The vibes all changed once Monday’s game got underway, courtesy of 2018 first-round pick and incumbent Cubs shortstop, Nico Hoerner.

With both Báez and Addison Russell on the mend, the Cubs called up Hoerner from Double-A to fill the team’s vacancy at shortstop. Hoerner, who has just 89 minor league games to his name, didn’t disappoint. The 22-year-old finished the night an impressive 3-for-5, a line that featured a triple and four RBIs, all while playing impressive defense at shortstop.

One game is an incredibly small sample size, but Hoerner’s debut demonstrated a special element that he can bring to the Cubs offense down the stretch: putting the ball in play.

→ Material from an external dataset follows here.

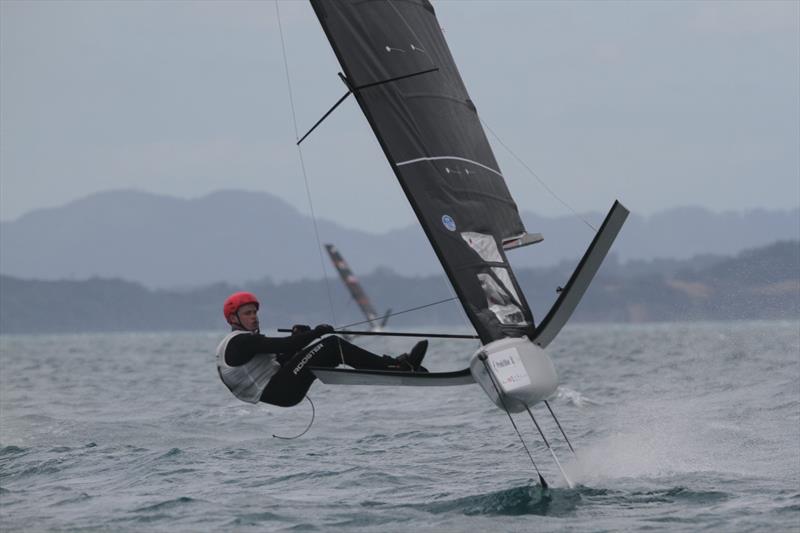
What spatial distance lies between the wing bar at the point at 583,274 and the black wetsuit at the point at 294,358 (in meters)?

Including Monday’s 10-2 win over the Padres, 50.5 percent (355 of 703) of Cubs runs scored this season have come via home runs. This, combined with the fact that their hitters tend to expand the strike zone, has led to an up-and-down showing by the Cubs offense this season.


Hoerner put the ball in play in each plate appearance Monday. It’s unfair to expect him to rack up three hits a night, but his ability to make contact will change the dynamic of the Cubs offense. It’s better to keep the line moving than stalling it with a strikeout, essentially. Take Hoerner’s first MLB plate appearance, where he recorded his first big league hit.

Despite being down 0-2 in the count, Hoerner fought off a tough pitch — a slider diving down and away — and got the bat on it. He went with the pitch rather than attempting to pull it, going the other way for a bloop single into right field.

Cubs manager Joe Maddon has preached time after time that the key to his team’s offensive success is to stay within the strike zone and use the opposite field. The Cubs have shown flashes of this in 2019, though not nearly as much as one would like.

Hoerner, on the other hand, did both on Monday, his first professional game above the Double-A level. This is more of a compliment towards him than it is criticism of the Cubs offense. Not many players one year removed from college can put together the type of at-bats that Hoerner did Monday — especially those with as little professional experience as him.

What happens next obviously remains to be seen, but Hoerner will likely start every game at shortstop that Russell misses. The latter is in concussion protocol after getting hit in the helmet with a pitch on Sunday, though how much time Russell will miss is not yet clear.

It’s premature to look ahead to the postseason — the Cubs must get there first — but what they do with Hoerner will be interesting if they clinch a spot. According to MLB rules, any player on a team’s 40-man roster as of 10:59 p.m. CT on Aug. 31 is eligible for the postseason.

The Cubs didn’t add Hoerner, of course, to the 40-man roster until Monday. However, there is a loophole to the aforementioned rule, if the Cubs reach the postseason and want Hoerner on the roster.

Teams can add players in Hoerner’s position to a postseason roster via a petition to the Commissioner’s Office if:

-the player was in the organization on Aug. 31 and
-is replacing someone on the injured list who has served the minimum amount of time for activation (ex: a player on the 10-day IL who has served 10 days there)

The Cubs can get Hoerner on their postseason roster using a player such as Brandon Morrow. Morrow has been on the 60-day injured list since May 2, so he matches the above criteria.

Báez is set to spend the rest of the regular season rehabbing his fractured left thumb, all with the hope of returning in October for a Cubs postseason run. Knowing how competitive Báez is, though, one would think he'll do everything he can to make it back to the Cubs by October.


Even if Báez returns in time, the Cubs will have an interesting decision to make. If Hoerner continues to hit, he could be a potent weapon in the postseason, especially when considering his speed and defensive skill and versatility (he can play second base and center field, too).

Hoerner has just one game under his big league belt, albeit an impressive one. Whether he keeps up this success is to be determined, but based on the sample size at hand, Hoerner seems capable of helping the Cubs reach the postseason, even if he doesn't get the chance to play in October himself.